Change a Number inside a Variable

Question

I have the following problem: (Its about dates) The user will set the following variable.

variable1=33_2016

now I Somehow want to to automatically set a second variable which sets the "33" +1 that I get

variable2=34_2016

Thanks for any advice.

Answer 1

You can do somewhat the same thing with parameter expansion with substring substitution, e.g.

$ v1=33_2016
$ v2=${v1/${v1%_*}/$((${v1%_*}+1))}
$ echo $v2
34_2016

It's six to one, a half-dozen to another.

Answer 2

My first choice would be to break the first variable apart with read, then put the (updated) pieces back together.

IFS=_ read f1 f2 <<< "$variable1"
# Option 1
variable2=$((f1 + 1))_$f2
# Option 2
printf -v variable2 '%s_%s" "$((f1 + 1))" "$f2"
- - - - -
YOUR TASKS
a – Using the thread above about changing a number inside a variable, decide whether each statement agrees with it. Answer yes or no, and quote the words of the thread that decide it.
(i) The user sets the first variable to 33_2016.
(ii) The second answer's first choice is to split the first variable apart with read.
(iii) The first answer relies on an outside program such as sed.
b – In the thread about changing a number inside a variable, what does the echo command in the first answer print?
c – Rewrite the paragraph in the thread about changing a number inside a variable that starts "My first choice would be" as a short list of steps.

MATERIAL PROVIDED
- - - - -
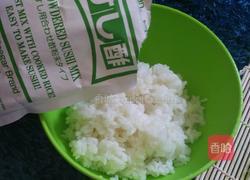 吞拿鱼玉米寿司的做法图解2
- - - - -
SOLUTIONS TO THE PROBLEMS
a –
(i) Yes: "variable1=33_2016"
(ii) Yes: "My first choice would be to break the first variable apart with read"
(iii) No: "You can do somewhat the same thing with parameter expansion with substring substitution"

b – 34_2016

c –
- Split the first variable into its pieces with read.
- Update the pieces.
- Join the pieces back together.